## [SET OF TASKS]
1 > List every contributor who signed a comment in the Wikilivres discussion, giving each signature name as it appears.
2 > Answer these from the Wikilivres discussion:
(a) In what month and year do the wiki's recent changes end?
(b) Which domain does Justin (koavf) own?
(c) Who was the last owner of the wikilivres.org domain?

## [PASSAGE SHOWN]
++++

It looks very very broken. :-( --Zyephyrus (talk) 15:58, 3 May 2020 (UTC)
Extremely broken. As I've said to our friend Koavf elsewhere, hardly any of the links work. And those recent changes end in May 2019. I kept editing it, while it kept getting frustratingly slower and slower, until the start of August 2019. So I guess some work is lost forever. I'll probably look in from time to time to see if it gets unbrokem. But that wiki has caused me to shed quite enough blood, sweat and tears over the past few years. It came. It went. It came back. It changed its name. Someone took over and wanted all admins to pay for the privilege of being one. It disappeared and came back under its old name. If it does come back again, its history suggests it won't be long before it disappears once more. I don't think I'll contribute to it again. Simon Peter Hughes (talk) 16:09, 4 May 2020 (UTC)
Chinese Wikisource and I will boycott Wikilivres as being too unstable.--Jusjih (talk) 03:42, 5 May 2020 (UTC)

Is there a summary anywhere of what happened, and/or does anybody have a clear idea what should ideally happen going forward? If it helps, I was in touch with Eclecticology's family after his passing (he was a friend, I wrote his obituary for the Signpost). If there is something a family member would be in a position to do (e.g. taking ownership of the domain), I'd be happy to pass along a request. -Pete (talk) 19:54, 5 May 2020 (UTC)

@Peteforsyth: I own the .ca domain: I got it from his family. I have never owned the .org. —Justin (koavf)TCM 06:58, 12 May 2020 (UTC)

Btw. Some time ago I tried to talk with Dysklyver, the last wikilivres.org domain owner and the site admin, about wikilivres future but with no big success, see the comments section here -> https://thewikicabal.com/2019/09/16/fascism/ Electron (talk) 14:26, 6 June 2020 (UTC)

++++

## [SUPPLIED INFORMATION]
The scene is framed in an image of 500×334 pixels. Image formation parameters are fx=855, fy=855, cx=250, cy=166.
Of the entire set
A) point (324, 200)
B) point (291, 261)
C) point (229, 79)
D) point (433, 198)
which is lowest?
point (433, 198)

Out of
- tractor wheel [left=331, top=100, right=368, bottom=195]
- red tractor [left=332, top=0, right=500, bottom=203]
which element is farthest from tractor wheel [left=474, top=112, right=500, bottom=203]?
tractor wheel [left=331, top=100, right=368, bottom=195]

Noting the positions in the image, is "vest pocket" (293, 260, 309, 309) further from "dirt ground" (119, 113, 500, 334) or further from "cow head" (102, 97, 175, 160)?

++++

## [OUTPUTS BY TASK]
1 >
Zyephyrus
Simon Peter Hughes
Jusjih
Pete
Justin (koavf)
Electron

2 >
(a) May 2019
(b) The .ca domain
(c) Dysklyver